In a 2010 study by ISACA, 45% of IT professionals believe that the risks of Cloud Computing outweigh the benefits, and only 10% of IT professionals are willing to place mission critical applications within the Cloud.  Risk concerns include the location and security of sensitive data and software, but concern is quickly growing over issues of availability, reliability, and serviceability.

cloud1Availability vulnerabilities were amplified earlier this year during the well publicized outage experienced by Amazon when on June 29th, when their data center outside of Washington DC crashed for hours.  The impact was felt by hundreds of Amazon Cloud customers, from small e-businesses to Netflix, resulting in lost revenue and lost confidence.

The increase of the relative size of a Cloud data center also is a risk factor.  In most cases, a Cloud data center is the combination of data center consolidation and requirements for growth in computing power.  Many Cloud data centers are becoming mega data centers with thousands of racks.  This increases the operational demands for such tasks as locating a failing system.  In fact, through the Digital Reality Trust Survey in 2011, we know that only 22% of large data centers have the process and controls to find a specific system within several minutes.  72% of large data centers typically require more than 4 hours to locate a system, with a full 20% requiring multiple days.  Responsiveness to maintenance and repair requires the IT infrastructure to do real time inventory and location asset management.

Dependability within the Cloud is an obvious requirement, yet by the very nature of Cloud Computing, there are significant risks to the soundness of the computing environment.  The Committee of Sponsoring Organizations of the Treadway Commission (COSO) lists “Reliability and Performance Issues” as one of the top five risk factors of Cloud computers in their July 2012 white paper titled “Enterprise Risk Management in Cloud Computing.”  COSO identifies Cloud as posing a unique challenge based on the constant opportunity for a user or tenant to place an unexpected resource demand on the cloud infrastructure.

So, where does this risk come from?  There are two principle drivers: randomness of resource requests, and the relative growth in size of cloud data centers.

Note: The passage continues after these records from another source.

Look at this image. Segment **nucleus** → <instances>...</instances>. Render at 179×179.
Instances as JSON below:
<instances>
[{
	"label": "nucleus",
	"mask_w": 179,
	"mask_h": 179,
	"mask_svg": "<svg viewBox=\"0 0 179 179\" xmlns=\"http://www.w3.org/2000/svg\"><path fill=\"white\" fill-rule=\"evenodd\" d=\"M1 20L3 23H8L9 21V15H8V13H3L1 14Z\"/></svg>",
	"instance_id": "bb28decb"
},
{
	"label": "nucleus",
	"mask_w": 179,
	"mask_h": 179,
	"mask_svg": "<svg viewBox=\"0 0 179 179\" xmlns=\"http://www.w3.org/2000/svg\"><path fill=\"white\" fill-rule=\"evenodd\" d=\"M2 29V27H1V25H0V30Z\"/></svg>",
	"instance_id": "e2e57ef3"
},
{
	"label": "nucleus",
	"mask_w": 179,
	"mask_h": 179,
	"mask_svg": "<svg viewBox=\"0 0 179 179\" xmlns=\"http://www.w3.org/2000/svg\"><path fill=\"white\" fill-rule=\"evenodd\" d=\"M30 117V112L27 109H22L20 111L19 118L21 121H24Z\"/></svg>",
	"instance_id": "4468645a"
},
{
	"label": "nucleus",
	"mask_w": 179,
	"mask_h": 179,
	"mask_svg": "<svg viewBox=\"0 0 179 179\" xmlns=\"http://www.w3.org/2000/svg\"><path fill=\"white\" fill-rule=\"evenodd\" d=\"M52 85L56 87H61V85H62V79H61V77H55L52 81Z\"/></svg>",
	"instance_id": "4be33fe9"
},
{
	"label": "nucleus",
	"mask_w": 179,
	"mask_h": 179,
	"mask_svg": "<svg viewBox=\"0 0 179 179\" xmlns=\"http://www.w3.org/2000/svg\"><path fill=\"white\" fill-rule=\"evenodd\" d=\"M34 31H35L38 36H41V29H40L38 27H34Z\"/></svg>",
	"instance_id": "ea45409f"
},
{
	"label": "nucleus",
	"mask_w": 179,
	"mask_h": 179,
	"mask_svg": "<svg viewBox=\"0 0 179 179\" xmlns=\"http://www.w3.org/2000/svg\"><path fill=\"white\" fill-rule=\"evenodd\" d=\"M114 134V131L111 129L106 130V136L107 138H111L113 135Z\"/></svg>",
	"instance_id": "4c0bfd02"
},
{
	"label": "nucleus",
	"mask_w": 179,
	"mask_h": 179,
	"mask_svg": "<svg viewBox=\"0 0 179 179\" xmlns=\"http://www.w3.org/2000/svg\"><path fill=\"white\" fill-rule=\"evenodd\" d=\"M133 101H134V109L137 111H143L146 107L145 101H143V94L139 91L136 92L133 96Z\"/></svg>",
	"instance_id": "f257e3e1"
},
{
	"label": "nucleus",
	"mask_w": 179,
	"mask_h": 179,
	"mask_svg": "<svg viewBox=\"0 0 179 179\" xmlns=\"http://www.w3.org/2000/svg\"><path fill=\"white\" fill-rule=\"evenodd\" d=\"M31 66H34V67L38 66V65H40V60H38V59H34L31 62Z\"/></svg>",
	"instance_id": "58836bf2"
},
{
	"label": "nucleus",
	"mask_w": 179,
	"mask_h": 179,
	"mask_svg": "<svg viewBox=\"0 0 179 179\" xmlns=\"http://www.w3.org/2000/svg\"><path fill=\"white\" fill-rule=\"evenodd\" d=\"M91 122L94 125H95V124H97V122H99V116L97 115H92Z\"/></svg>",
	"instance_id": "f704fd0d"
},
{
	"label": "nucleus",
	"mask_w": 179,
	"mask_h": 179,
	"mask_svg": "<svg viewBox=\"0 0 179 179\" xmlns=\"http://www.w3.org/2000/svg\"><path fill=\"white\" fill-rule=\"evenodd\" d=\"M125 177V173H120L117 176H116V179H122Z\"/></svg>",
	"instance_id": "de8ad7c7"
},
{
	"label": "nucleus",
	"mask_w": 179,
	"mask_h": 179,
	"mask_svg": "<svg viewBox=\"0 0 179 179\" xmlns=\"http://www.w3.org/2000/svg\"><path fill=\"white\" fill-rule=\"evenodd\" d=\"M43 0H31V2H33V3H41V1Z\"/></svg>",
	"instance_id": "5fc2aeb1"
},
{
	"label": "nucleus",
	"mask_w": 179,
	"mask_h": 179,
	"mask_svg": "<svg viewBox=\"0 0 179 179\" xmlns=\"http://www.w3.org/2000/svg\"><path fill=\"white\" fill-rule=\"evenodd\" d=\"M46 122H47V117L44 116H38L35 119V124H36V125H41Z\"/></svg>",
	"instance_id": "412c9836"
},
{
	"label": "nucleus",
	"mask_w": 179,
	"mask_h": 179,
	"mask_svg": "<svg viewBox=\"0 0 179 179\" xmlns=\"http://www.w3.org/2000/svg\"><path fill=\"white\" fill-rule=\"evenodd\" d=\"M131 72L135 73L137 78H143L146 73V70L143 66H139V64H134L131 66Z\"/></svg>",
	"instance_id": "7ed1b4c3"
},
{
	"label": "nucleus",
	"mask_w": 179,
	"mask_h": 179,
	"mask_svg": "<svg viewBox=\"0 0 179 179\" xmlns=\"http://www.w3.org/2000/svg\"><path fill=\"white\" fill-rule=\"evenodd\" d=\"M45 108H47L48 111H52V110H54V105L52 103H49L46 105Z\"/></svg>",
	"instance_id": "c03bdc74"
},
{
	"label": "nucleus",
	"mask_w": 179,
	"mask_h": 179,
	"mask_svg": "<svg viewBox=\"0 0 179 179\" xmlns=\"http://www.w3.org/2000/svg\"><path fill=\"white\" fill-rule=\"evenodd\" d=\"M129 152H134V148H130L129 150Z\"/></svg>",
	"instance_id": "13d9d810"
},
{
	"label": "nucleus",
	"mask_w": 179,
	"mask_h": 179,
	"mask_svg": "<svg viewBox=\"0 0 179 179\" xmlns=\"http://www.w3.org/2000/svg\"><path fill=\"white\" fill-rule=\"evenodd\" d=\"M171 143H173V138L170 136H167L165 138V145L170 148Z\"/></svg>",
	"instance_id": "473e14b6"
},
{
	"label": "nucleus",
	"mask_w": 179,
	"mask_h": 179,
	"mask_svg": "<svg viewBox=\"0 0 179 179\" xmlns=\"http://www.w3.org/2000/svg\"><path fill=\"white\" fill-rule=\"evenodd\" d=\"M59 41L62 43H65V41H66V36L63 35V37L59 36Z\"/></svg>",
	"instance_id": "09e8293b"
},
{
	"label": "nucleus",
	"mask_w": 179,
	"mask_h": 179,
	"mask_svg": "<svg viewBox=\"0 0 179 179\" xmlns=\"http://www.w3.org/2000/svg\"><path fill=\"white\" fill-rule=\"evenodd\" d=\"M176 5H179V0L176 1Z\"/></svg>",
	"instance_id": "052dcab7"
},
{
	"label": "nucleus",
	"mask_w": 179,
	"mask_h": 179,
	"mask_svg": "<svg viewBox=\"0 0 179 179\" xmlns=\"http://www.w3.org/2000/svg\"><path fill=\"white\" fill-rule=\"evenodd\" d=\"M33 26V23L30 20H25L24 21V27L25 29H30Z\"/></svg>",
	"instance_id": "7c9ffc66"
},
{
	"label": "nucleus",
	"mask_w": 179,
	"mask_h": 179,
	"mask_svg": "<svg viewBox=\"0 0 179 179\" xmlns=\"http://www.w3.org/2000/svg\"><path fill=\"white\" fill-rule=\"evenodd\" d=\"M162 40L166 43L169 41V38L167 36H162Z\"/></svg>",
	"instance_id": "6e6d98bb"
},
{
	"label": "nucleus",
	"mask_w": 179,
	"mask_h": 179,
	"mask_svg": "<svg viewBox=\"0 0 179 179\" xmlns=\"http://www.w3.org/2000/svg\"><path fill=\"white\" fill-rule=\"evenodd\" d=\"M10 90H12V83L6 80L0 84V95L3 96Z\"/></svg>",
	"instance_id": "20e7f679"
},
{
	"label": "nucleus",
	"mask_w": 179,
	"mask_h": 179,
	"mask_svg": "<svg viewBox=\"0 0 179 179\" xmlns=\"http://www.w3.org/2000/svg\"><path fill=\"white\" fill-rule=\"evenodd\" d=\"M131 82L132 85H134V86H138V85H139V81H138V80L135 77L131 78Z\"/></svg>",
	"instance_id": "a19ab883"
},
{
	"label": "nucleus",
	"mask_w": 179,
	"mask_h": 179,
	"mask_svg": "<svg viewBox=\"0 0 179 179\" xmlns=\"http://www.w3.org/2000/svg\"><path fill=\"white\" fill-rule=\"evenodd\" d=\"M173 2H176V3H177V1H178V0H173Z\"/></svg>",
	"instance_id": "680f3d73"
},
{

The risk resulting from the randomness of resource requests is generated by a significant shift in the operational processes of a data center.  For years, IT professionals have operated their data centers with a clear understanding of usage pattern, understanding when peaks and lulls existed, and planning operations around the predictable pattern.  In a true cloud environment, there is no pattern.  The users of the cloud apply resource requests as they need them, and to a data center with many Cloud based applications, they appear random.  As new resources are enabled on demand, there are variable demands on physical characteristics like power supply and cooling.  Lacking the appropriate knowledge and control over power and cooling risks the reliability and availability of the cloud.  An effective cloud data center senses the need for these physical characteristics, and adjusts in real time.  But to do so, they need the infrastructure to properly monitor and analyze the environment.